I am studying and doing exercises about the Cayley-Hamilton Theorem but I am having difficulties to understand this question:
I have the matrix $A$ as
\begin{bmatrix}
2&1\\
1&2\\
\end{bmatrix}
I found the characteristic equation which is : $\lambda^2-4\lambda+3=0$ and eigenvalues of $\lambda=1$ and and $\lambda=3$
Then to apply Cayley-Hamilton I replaced the $\lambda$ in the characteristic equeation by A and obtained:
$A^2-4A+3=0$ and then I calculated matrix $A^2$ and verify that the Cayley-Hamilton is verified since,
$$
A^2-4A+3I=\begin{bmatrix}
5&4\\
4&5\\
\end{bmatrix}
–
4\begin{bmatrix}
2&1\\
1&2\\
\end{bmatrix}
+
3\begin{bmatrix}
1&0\\
0&1\\
\end{bmatrix}
=
\begin{bmatrix}
0&0\\
0&0\\
\end{bmatrix}$$
Considering the matrices $A,A^2,0$ the 2×2 zero matrix and $I$ the identity matrix and all linear combinations of them, so that they form a vector space.

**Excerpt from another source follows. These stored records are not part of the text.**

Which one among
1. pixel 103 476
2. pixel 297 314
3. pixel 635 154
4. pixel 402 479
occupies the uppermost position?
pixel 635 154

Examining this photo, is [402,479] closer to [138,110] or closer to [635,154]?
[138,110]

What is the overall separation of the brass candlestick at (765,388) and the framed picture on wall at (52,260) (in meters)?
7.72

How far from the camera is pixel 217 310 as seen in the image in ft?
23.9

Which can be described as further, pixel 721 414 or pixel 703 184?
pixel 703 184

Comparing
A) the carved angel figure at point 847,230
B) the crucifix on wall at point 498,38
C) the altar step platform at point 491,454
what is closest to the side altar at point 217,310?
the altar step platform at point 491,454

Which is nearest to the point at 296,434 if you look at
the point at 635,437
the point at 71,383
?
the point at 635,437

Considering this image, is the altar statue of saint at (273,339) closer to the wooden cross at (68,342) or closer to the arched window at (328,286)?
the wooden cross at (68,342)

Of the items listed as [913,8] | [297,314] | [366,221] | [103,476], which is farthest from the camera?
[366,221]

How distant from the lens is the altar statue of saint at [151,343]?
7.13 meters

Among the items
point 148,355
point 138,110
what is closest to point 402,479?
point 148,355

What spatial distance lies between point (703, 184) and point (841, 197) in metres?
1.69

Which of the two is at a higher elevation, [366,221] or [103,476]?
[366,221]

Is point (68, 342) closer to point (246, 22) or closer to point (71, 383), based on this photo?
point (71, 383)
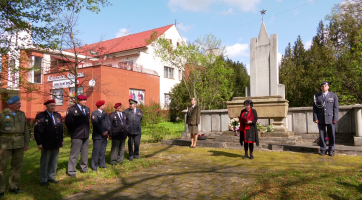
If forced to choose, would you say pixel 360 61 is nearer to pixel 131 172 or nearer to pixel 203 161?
pixel 203 161

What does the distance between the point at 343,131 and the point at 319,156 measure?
9.91ft

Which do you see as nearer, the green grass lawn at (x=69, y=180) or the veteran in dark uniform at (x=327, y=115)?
the green grass lawn at (x=69, y=180)

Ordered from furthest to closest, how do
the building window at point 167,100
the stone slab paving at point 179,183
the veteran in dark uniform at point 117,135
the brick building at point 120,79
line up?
the building window at point 167,100
the brick building at point 120,79
the veteran in dark uniform at point 117,135
the stone slab paving at point 179,183

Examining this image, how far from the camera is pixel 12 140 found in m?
4.80

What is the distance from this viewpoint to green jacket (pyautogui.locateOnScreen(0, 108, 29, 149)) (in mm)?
4754

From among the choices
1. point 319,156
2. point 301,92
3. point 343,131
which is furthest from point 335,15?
point 319,156

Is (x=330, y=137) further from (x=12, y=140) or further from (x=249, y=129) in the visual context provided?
(x=12, y=140)

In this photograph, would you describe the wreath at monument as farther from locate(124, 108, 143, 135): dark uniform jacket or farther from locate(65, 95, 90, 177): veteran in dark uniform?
locate(65, 95, 90, 177): veteran in dark uniform

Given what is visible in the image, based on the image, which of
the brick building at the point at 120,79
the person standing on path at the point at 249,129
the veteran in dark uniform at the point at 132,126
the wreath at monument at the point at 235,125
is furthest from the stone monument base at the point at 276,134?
the brick building at the point at 120,79

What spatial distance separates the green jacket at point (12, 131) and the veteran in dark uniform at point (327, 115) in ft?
23.0

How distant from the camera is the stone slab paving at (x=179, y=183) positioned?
440cm

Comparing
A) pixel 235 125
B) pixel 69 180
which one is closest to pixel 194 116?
pixel 235 125

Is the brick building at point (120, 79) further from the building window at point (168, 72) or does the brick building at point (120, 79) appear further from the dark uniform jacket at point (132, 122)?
the dark uniform jacket at point (132, 122)

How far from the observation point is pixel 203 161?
267 inches
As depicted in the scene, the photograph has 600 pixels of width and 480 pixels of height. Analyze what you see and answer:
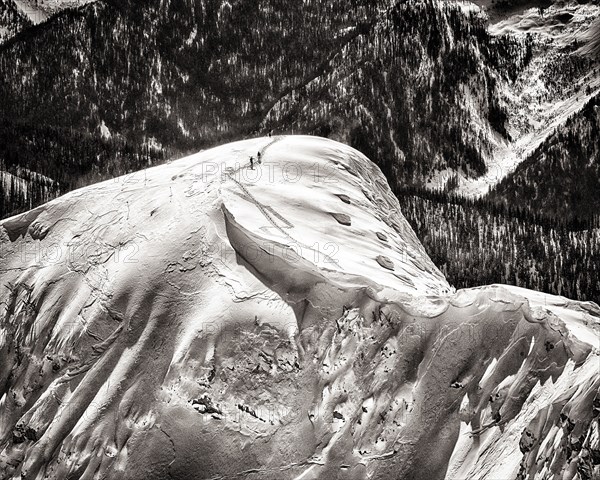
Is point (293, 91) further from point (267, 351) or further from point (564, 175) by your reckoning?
point (267, 351)

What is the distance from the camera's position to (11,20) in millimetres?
167250

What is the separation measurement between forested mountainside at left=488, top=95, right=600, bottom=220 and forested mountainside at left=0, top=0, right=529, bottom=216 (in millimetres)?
13224

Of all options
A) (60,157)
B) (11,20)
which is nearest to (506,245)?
(60,157)

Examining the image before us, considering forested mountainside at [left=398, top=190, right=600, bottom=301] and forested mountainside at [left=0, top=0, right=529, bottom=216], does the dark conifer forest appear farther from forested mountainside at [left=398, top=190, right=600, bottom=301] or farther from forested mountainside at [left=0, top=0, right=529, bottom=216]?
forested mountainside at [left=398, top=190, right=600, bottom=301]

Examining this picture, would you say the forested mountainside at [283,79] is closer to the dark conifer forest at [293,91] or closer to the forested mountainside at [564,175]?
the dark conifer forest at [293,91]

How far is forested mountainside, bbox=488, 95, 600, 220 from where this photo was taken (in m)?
125

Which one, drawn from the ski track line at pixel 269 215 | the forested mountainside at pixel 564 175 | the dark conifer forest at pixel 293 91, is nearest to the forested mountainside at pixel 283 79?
the dark conifer forest at pixel 293 91

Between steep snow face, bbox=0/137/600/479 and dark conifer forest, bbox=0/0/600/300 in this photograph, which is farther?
dark conifer forest, bbox=0/0/600/300

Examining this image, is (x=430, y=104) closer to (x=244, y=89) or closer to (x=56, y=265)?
(x=244, y=89)

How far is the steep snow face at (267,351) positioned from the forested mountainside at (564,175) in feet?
347

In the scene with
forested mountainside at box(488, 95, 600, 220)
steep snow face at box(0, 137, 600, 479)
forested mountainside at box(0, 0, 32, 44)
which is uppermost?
steep snow face at box(0, 137, 600, 479)

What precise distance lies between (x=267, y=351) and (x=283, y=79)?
477ft

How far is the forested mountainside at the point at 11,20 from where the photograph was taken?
538 feet

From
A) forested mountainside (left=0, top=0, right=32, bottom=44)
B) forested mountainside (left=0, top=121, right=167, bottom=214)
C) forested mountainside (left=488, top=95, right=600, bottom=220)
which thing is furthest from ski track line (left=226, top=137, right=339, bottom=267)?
forested mountainside (left=0, top=0, right=32, bottom=44)
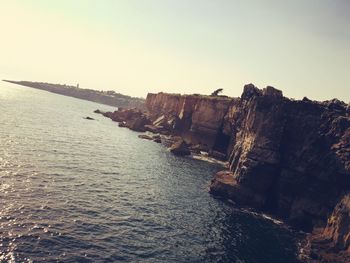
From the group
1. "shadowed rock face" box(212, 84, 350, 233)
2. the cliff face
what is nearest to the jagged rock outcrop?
the cliff face

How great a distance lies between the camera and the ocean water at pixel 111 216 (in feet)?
93.3

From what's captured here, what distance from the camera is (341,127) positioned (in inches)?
1837

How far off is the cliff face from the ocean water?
5.13 meters

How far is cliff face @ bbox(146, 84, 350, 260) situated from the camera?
45875 millimetres

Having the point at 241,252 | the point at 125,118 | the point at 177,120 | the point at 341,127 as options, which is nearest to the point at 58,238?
the point at 241,252

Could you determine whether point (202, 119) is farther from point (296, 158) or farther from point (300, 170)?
point (300, 170)

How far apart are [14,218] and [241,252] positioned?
24484mm

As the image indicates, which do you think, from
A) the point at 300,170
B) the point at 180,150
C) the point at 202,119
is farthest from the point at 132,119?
the point at 300,170

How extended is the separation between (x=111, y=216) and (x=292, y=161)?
105 feet

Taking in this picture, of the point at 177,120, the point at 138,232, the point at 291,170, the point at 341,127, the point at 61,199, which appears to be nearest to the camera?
the point at 138,232

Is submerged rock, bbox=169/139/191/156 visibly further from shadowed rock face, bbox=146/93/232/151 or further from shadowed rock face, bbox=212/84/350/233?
shadowed rock face, bbox=212/84/350/233

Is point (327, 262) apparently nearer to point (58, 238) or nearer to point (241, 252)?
point (241, 252)

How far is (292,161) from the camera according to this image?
51.9m

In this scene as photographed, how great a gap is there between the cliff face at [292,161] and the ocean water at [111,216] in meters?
5.13
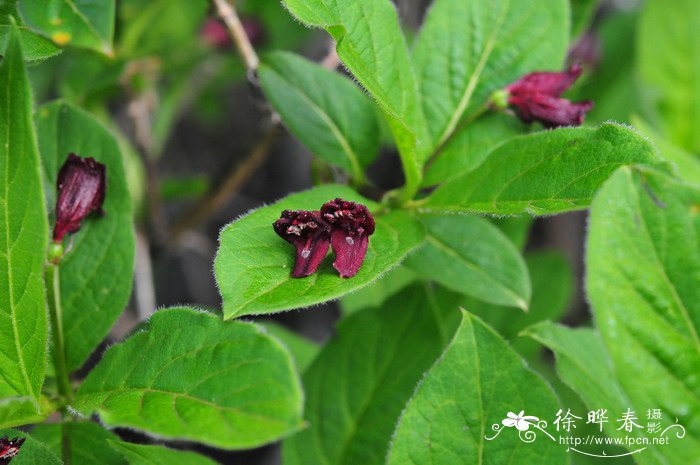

How can I use the Cayley-Hamilton Theorem to give basis for this vector space?
I do not understand this part, should I found the eigenvectors for matrices $A,A^2,0$ and $I$?
Can anyone help on this I do not understand how Cayley-Hamilton can give a basis for this vector.
Thank you
Best Answer
Hint: The matrices $I$ and $A$ are linearly independent. However, the matrices $I,A,A^2$ are not linearly independent.